Press hysteria aside, there is something romantically dangerous in the air pre-hurricane. It’s not that I am unaware. My spouse watches it so much I half expect to see that spinning red radar circle in his eyes reflected back at me when I talk to him. He is ready to run with the first report. I am not an evacuator. Living on the north shore of Lake Pontchartrain, evacuation just isn’t necessary. He did get me out for Katrina, but only because I finally looked at the weather radar the day before, and there was no Gulf of Mexico. It was all hurricane. He also got me out for Georges, and we moved our son out west for Gustav (Gustav???) at few years post-Katrina.

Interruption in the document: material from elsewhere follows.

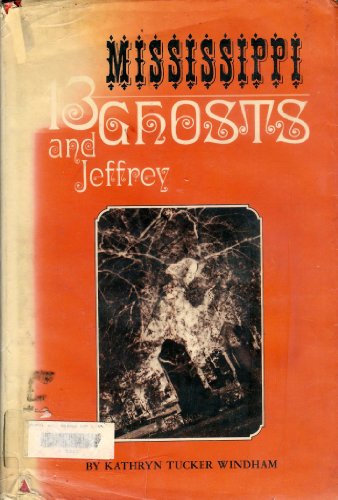 Stock image for Thirteen Mississippi Ghosts and Jeffrey for sale by Hafa Adai Books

He has backed off on evacuations, because what he learned about leaving for hurricanes is, with kids, you can keep the last four letters of evacuation, and replace the first part with vaca. Evacuations for us got well into four figures. Okay, to be fair, it may have something to do with my hotel choices.
I do have a very fond remembrance of Hurricane Andrew. The skies were black and the wind howled and the rain pounded, but our little family was safe at home with each other. The power was out, but the Fitzmorris family would not be deterred from having dinner. For some inexplicable reason Tom has always had a Coleman camp stove. And Sterno. I will never forget sitting around the dining room table, lit by candles, our five-month-old daughter in a car seat on top of the table as our son helped Tom cook hot dogs. We opened a can of beans, and to me it rates up there with any five-star restaurant experience.
Things have changed a bit since then. Restaurants remain open. I still have to go pay one of our regular dining spots because they were open with no power the other day, and the credit card machine was kaput. And my husband just greeted me with the news that another of our regulars is open today.